On Wed, May 11, 2022 at 14:35:22 +0200, Peter Krempa wrote:
On Tue, May 10, 2022 at 17:20:35 +0200, Jiri Denemark wrote:
> When post-copy migration fails, we can't just abort the migration and
> resume the domain on the source host as it is already running on the
> destination host and no host has a complete state of the domain memory.
> Instead of the current approach of just marking the domain on both ends
> as paused/running with a post-copy failed sub state, we will keep the
> migration job active (even though the migration API will return failure)
> so that the state is more visible and we can better control what APIs
> can be called on the domains and even allow for resuming the migration.
>
> Signed-off-by: Jiri Denemark <jdenemar(a)redhat.com>
> ---
> src/qemu/qemu_migration.c | 94 ++++++++++++++++++++++++++++-----------
> 1 file changed, 68 insertions(+), 26 deletions(-)

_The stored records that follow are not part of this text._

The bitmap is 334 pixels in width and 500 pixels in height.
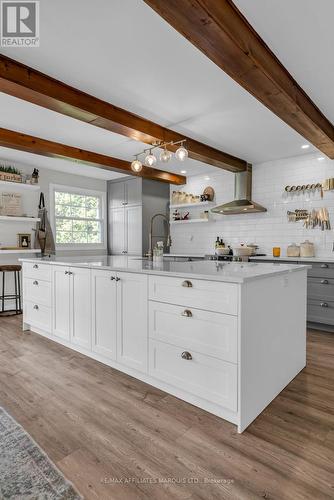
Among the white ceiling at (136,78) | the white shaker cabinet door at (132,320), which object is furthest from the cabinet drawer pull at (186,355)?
the white ceiling at (136,78)

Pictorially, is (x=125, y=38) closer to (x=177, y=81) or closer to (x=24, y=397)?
(x=177, y=81)

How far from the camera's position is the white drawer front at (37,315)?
3.36 m

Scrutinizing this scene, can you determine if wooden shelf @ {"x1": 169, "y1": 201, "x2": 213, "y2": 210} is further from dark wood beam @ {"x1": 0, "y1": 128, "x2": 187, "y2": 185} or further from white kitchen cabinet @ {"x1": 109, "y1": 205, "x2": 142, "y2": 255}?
white kitchen cabinet @ {"x1": 109, "y1": 205, "x2": 142, "y2": 255}

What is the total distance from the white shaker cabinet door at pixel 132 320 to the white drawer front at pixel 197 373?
Result: 11cm

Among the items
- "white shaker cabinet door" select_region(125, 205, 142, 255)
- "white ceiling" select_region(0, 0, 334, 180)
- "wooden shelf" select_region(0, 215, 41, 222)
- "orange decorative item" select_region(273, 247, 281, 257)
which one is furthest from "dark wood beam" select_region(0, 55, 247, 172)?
"wooden shelf" select_region(0, 215, 41, 222)

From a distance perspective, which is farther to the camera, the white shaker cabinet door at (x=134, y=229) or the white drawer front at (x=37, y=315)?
the white shaker cabinet door at (x=134, y=229)

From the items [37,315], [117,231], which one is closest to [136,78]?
[37,315]

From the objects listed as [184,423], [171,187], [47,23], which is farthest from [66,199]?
[184,423]

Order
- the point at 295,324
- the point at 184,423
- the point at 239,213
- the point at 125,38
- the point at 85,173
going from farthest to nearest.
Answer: the point at 85,173 → the point at 239,213 → the point at 295,324 → the point at 125,38 → the point at 184,423

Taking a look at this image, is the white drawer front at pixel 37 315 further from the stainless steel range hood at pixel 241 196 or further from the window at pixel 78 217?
the stainless steel range hood at pixel 241 196

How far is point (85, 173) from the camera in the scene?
19.0ft

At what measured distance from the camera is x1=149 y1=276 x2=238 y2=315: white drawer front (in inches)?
70.1

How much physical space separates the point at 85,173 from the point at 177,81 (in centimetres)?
365

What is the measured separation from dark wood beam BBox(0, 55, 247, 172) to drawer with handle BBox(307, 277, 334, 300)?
229cm
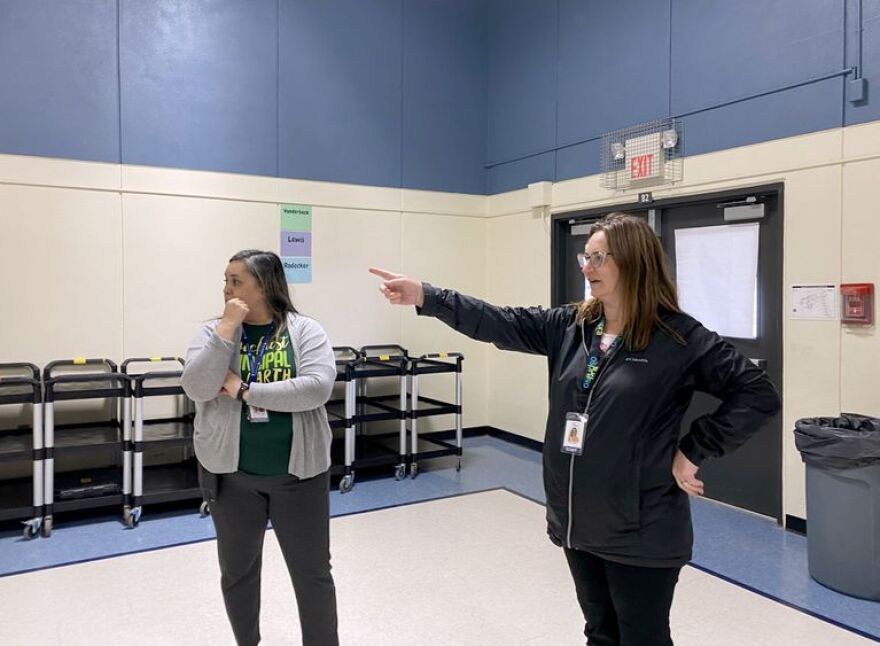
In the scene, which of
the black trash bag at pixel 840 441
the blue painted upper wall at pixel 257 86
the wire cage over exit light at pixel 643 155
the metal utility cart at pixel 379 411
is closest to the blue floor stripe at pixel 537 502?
the metal utility cart at pixel 379 411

> @@ -5445,11 +5479,12 @@ qemuMigrationSrcPerformPhase(virQEMUDriver *driver,
> goto endjob;
>
> endjob:
> - if (ret < 0) {
> + if (ret < 0 && !virDomainObjIsFailedPostcopy(vm)) {
> qemuMigrationParamsReset(driver, vm, VIR_ASYNC_JOB_MIGRATION_OUT,
> jobPriv->migParams, priv->job.apiFlags);
> qemuMigrationJobFinish(vm);
> } else {
> + qemuDomainCleanupAdd(vm, qemuProcessCleanupMigrationJob);
> qemuMigrationJobContinue(vm);
> }
This logic change is a bit obscure and IMO would benefit from a comment
stating that we want to continue all post-copy migration jobs and all
successful other migrations.
I'm not sure what is so special about this hunk to make it look obscure.
It's the same change done everywhere in this patch, which is about
continuing the job if it succeeded (existing) or failed in post-copy
(new).
Jirka